04 agosto 2009

BONE, de Jeff Smith, una saga apta para todas las edades

artículo prepublicado en el Faro de Vigo
(sobre Bone, sí, tebeo del que ya he escrito varios posts,
pero la ocasión, su tercer tomo "de lujo", la pintaba calva)




Jeff Smith ha creado con “Bone” una aventura fantástica que, por una vez, sí que funciona con igual intensidad para lectores adultos y para los más pequeños.

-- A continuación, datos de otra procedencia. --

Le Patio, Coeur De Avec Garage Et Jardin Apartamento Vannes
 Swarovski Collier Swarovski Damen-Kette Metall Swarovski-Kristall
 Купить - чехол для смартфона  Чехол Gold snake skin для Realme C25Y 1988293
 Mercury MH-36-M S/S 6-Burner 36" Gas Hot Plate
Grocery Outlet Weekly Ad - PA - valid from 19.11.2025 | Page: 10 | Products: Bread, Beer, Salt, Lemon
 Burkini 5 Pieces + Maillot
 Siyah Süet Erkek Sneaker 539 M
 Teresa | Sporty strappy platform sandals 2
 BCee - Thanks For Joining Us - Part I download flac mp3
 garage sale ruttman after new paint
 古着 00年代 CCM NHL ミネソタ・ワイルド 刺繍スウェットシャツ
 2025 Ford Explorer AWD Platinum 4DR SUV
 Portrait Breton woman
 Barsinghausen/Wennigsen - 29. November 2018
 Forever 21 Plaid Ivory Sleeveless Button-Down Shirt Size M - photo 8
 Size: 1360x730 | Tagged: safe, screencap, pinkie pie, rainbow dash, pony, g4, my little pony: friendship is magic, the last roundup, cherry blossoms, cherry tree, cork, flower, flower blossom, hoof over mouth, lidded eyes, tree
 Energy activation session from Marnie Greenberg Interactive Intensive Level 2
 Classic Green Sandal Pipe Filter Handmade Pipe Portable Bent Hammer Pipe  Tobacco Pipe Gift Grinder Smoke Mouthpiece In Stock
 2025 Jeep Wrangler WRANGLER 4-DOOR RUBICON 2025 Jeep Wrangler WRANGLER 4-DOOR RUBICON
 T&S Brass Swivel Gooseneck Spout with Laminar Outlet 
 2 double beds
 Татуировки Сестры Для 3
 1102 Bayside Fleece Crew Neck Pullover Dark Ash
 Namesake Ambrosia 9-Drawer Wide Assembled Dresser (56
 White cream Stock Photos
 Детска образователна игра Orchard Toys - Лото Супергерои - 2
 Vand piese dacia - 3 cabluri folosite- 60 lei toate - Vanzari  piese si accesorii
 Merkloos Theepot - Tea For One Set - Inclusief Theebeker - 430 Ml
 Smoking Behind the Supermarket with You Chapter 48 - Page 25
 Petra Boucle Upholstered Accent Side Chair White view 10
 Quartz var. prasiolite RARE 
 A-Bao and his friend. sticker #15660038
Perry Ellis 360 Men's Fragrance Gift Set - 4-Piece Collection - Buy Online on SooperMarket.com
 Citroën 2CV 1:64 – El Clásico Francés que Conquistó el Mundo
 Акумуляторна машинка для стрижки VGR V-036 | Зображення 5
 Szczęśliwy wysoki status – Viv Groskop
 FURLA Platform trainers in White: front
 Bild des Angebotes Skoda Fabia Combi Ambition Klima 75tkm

La historia de la edición de “Bone” en España es, cuanto menos, curiosa. Cómic independiente americano de sobrado prestigio (amontona premios), fue, tras años de espera, editado por la editorial Dude en su formato original. Se trataba de tebeos grapados, de 24 páginas y en blanco y negro, con una cadencia bimensual. La empresa fue bienintencionada pero accidentada, con retrasos en las entregas y finalmente imposibilitada para terminar su edición. La editorial Astiberri, finalmente, se haría con los derechos de la serie de Jeff Smith, y la editó en dos formatos: en nueve libros de tamaño levemente reducido y a todo color, o en tres tomos de acabado exquisito y respetando tanto el tamaño inicial como el original blanco y negro (y aportando portadas originales, bocetos, etc…. una delicatessen, vamos). Esta edición “de luxe” ha concluido recientemente, lo que supone una ocasión inmejorable para recomendar la saga.
Pero ¿qué es “Bone”? Metamos en un bol "El Señor de los Anillos”, las aventuras de Donald, Tío Gilito y familia, y los personajes del clásico “Pogo” (cómic satírico americano, prácticamente inédito en España). ¿Qué sale de la mezcla? “Bone”, una saga fantástica donde unos extraños seres llegan a un valle y se ven en medio de un huracán donde fuerzas oscuras y legendarios dragones batallan por el dominio total. Los Bone, algo así como unos pitufos albinos de tamaño humano, son una familia de ecos claros: Phone Bone, Phoney Bone y Smiley Bone tienen mucho de Donald, Gilito y Goofy. También de los Hobbits. Barrelhaven, el pueblecito del valle donde viven sus primeras aventuras, evoca cualquier villa de la Tierra Media. Y el Señor de las Langostas, el siniestro Encapuchado, las Mostrorratas, podrían engrosar las filas de cualquier relato fantástico. Pero el humor refinado descoloca, los secundarios patosos con sabor al mejor Uderzo (Astèrix), las situaciones dignas de los hermanos Marx (como la carrera de vacas, un despropósito), el drama artúrico (con princesas y reinos caídos, con viajes iniciáticos y aventuras sin fin), y el acabado amable del dibujo (muy “Pogo”, volviendo a los cómics citados como inspiración) logran un producto único.
Y sí, Bone es, ciertamente, un cómic familiar. Esto es, para todas las edades, sin que la frase, por una vez, no suponga otra cosa que exactamente eso mismo: para cualquiera, y para todos. Un niño siente atracción por su dibujo amable de trazos redondeados. También va a gustar Bone al lector de fantasía heroica, de la que supone un nuevo y original peldaño, y los adultos menos receptivos a las historias de elfos y orcos se deleitarán con su humor refinado, con una trama exquisitamente urdida (nada en “Bone” es improvisado, de la primera a la última página), con el dominio del medio de Smith o sus diálogos perfectos.